Un día sí y otro también, cronistas televisivos entrevistan a aterrados comerciantes que han sufrido el enésimo robo. A veces, las cámaras de seguridad captan copamientos u operaciones relámpago a mano armada. A veces, el móvil de prensa espera en la puerta. Las víctimas comienzan narrando sus desventuras y con frecuencia terminan gritando. Algunos hasta lloran. Imploran por la intervención de las autoridades. Más policías en la calle y en la puerta de sus negocios, razzias, castigos más duros, imputabilidad para los menores de edad, pena de muerte. O se comprometen a ejercer la injusticia por mano propia. O la promueven.

Los periodistas que realizan estas coberturas, los gerentes de noticias que las diseñan y los dueños de los medios de comunicación que las avalan parecen ignorar sus consecuencias. Además de informar al público, imparten cursos a distancia para quienes aspiran a delinquir o a especializarse en esa actividad. El rostro debe ocultarse así, a las víctimas se las amenaza asá, lo máximo que se puede permanecer en un local son tantos segundos. Camarógrafos y cronistas suelen, incluso, identificar a funcionarios policiales encargados de las investigaciones, a testigos y a las presas más vulnerables y redituables: esa pollería asaltada por vigésima vez, ese barrio poco vigilado, aquel kiosco donde un revólver espera a sus nuevos dueños. Y colaboran con la carrera de los honores en el mundo criminal, en que la pantalla da prestigio, como en cualquier ámbito. De ese modo, los canales terminan siendo cómplices del mismo horror por el que exhiben indignación frente al teleprompter, al amparo de una peculiar visión de la libertad de prensa.
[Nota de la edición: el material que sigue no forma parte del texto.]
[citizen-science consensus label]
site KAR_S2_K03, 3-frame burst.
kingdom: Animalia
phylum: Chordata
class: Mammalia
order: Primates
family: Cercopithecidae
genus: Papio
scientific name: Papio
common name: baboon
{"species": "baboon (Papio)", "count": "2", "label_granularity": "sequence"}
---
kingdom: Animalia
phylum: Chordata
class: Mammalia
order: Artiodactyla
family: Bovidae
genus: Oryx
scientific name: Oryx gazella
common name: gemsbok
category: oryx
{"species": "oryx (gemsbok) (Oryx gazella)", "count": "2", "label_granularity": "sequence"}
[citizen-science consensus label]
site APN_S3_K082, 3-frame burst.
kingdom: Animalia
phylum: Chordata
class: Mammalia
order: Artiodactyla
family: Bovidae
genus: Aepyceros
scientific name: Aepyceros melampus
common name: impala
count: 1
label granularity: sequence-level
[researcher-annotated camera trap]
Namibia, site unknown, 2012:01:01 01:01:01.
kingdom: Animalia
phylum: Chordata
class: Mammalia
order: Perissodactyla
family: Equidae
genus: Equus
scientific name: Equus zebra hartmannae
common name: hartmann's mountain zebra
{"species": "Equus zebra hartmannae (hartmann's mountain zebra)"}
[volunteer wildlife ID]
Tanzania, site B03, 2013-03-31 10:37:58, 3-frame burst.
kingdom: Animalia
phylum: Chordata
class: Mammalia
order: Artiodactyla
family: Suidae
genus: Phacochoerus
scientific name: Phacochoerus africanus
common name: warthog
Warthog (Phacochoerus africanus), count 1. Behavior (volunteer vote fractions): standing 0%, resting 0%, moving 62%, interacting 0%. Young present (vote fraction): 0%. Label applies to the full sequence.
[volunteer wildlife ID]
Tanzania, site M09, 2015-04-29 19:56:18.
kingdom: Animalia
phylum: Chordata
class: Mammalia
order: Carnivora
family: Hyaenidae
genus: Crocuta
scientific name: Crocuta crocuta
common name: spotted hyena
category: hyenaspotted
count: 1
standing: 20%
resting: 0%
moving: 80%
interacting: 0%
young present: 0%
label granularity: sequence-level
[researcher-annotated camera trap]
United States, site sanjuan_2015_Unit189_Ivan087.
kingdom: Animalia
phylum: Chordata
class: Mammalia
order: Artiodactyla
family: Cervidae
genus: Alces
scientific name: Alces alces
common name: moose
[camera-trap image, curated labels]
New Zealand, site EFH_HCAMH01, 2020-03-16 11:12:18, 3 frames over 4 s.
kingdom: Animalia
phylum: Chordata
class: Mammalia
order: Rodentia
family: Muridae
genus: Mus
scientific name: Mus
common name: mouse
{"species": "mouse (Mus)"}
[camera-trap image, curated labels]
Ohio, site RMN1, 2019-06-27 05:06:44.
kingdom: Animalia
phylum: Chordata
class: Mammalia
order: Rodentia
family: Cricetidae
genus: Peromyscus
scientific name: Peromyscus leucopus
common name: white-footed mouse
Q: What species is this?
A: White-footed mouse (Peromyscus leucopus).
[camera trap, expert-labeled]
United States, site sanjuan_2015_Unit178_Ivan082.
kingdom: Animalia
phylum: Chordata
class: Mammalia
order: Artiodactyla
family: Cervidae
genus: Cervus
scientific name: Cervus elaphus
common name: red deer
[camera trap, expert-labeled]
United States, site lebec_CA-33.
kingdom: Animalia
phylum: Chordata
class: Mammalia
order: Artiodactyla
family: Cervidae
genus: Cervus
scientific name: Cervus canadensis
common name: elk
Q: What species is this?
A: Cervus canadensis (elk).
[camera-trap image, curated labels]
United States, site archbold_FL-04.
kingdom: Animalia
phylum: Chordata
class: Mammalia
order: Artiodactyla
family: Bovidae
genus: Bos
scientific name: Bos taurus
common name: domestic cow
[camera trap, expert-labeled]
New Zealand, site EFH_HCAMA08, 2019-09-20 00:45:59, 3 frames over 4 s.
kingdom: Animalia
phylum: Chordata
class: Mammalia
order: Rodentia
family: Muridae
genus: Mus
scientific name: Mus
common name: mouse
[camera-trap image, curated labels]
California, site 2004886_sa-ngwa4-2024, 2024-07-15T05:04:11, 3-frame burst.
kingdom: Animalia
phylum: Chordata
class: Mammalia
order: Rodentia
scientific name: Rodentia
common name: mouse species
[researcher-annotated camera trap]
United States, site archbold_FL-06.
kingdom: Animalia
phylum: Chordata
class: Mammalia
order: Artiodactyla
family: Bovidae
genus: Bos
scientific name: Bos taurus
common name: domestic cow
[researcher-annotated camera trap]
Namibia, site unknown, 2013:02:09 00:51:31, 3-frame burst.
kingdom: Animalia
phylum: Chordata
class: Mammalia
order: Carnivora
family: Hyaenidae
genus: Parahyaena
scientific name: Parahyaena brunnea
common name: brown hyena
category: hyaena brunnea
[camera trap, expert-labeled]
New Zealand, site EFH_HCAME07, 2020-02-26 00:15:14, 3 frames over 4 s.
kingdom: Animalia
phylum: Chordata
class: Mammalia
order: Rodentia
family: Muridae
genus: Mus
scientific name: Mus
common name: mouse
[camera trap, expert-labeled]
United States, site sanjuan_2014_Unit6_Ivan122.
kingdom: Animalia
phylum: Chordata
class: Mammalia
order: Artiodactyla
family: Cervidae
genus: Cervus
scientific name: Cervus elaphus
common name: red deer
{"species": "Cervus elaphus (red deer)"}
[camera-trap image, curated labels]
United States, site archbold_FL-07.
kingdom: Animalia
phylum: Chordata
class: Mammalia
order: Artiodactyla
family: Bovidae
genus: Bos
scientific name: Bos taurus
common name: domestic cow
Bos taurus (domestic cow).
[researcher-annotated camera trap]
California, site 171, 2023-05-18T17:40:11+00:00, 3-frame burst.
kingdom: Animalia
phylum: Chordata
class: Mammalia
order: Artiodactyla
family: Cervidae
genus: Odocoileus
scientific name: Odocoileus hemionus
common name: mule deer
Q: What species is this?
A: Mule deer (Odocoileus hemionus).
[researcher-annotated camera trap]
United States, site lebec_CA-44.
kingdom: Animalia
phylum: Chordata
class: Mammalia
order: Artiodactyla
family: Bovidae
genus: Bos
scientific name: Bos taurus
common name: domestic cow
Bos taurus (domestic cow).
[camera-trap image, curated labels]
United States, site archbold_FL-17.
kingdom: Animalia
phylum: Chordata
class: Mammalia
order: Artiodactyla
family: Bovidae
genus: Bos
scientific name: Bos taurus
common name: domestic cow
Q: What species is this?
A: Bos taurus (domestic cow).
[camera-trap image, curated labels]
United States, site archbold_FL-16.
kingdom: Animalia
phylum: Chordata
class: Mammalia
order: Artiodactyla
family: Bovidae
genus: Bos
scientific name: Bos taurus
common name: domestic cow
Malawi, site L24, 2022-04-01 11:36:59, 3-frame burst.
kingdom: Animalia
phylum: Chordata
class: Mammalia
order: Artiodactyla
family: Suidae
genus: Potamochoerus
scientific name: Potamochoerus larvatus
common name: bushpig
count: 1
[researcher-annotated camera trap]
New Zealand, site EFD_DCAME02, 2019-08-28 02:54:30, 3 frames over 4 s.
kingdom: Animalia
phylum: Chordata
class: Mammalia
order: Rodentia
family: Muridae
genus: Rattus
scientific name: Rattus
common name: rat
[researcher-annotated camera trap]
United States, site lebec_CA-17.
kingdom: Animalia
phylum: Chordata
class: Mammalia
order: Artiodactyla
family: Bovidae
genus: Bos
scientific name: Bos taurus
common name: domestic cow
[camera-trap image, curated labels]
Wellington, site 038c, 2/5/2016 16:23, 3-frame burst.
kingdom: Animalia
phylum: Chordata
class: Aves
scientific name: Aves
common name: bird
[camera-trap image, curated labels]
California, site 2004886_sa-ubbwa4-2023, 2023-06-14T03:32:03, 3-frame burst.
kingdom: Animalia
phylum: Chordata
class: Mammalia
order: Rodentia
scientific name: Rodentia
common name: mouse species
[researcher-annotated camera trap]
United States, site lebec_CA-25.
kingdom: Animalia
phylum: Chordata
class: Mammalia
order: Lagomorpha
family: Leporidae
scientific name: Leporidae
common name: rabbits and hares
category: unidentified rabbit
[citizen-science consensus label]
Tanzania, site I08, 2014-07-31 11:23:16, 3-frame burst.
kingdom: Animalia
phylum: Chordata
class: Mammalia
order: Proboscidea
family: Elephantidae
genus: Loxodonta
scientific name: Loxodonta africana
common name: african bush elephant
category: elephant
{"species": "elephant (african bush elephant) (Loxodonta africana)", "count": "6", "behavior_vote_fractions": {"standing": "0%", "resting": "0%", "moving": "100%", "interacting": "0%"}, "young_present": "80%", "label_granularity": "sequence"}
El empresario Ignacio Rospide, secuestrado y liberado la semana pasada, tuvo suerte. Sus familiares informaron sobre el pedido de rescate a la Policía y los secuestradores se enteraron de eso por la tele. Si los captores hubieran tenido la sangre un par de grados más fría, Rospide no habría contado el cuento.

El ministro del Interior, Eduardo Bonomi, no se quedó pasivo ante la interferencia de esos medios con la investigación. Los criticó en público por poner en peligro la vida del secuestrado e invitó a sus responsables a una instancia de reflexión colectiva al respecto. Los asistentes coincidieron en que la reunión del lunes fue positiva. Bonomi pareció seguir una de las prácticas más exitosas del MPP, su grupo político, estrenada en el período pasado con el “asado del Pepe”. Cuando logró que frigoríficos y carniceros rebajaran el precio de algunos cortes de carne, el entonces ministro de Ganadería y actual presidente, José Mujica, demostró, al contrario de lo que predicaban los gobiernos anteriores, que desde el Estado es posible influir sobre el sector privado sin echar mano a amenazas, regulaciones, proyectos de ley o impuestos: mediante la pura presión política.

Pero al Ministerio del Interior le quedan deberes atrasados que cumplir, igual que a los medios. La información que divulga la crónica roja irresponsable sale de algún lado. En primer lugar, de oficinas judiciales y policiales. Es preciso investigar con dedicación las filtraciones e imponer las sanciones que correspondan. En segundo lugar, del éter. Cualquiera que tenga un aparato no muy complejo puede escuchar gran parte de los mensajes internos de la frecuencia radiofónica policial. Periodista, chorro, cualquiera. Ninguna norma les impide recibirlos. Las únicas redes de comunicación sometidas a un proceso de “encriptación” que las vuelven inaccesibles pertenecen a las direcciones de Información e Inteligencia y de Represión del Tráfico Ilícito de Drogas. Sucesivos gobiernos, incluido el actual, han considerado que encriptar todo el sistema sería demasiado caro, según conocedores.

Muchos periodistas viven conectados a equipos sintonizados en la frecuencia de la Policía. Es un secreto a voces desde hace muchísimos años. Estos cronistas ni siquiera necesitan informantes que les avisen sobre los operativos. Se enteran al mismo tiempo que los agentes reciben la orden. Por eso es común que el móvil televisivo llegue al terreno antes que el policial. El primer dato sobre el secuestro de Rospide tal vez llegó a los medios por esa vía.

El Ministerio del Interior está dedicado desde el período pasado a una fuerte y costosa renovación tecnológica, algo demorada aunque encaminada. Encriptar las comunicaciones policiales supone un paso lógico en esa renovación, por caro que sea. Si los responsables de los medios fueron sinceros al expresar sus coincidencias con Bonomi, podrían dar otro paso lógico: exigirles a sus reporteros que vuelvan al periodismo básico, el de llamadas telefónicas, suelas gastadas y horas al volante. El que se ejerce sin trampas y con buena leche.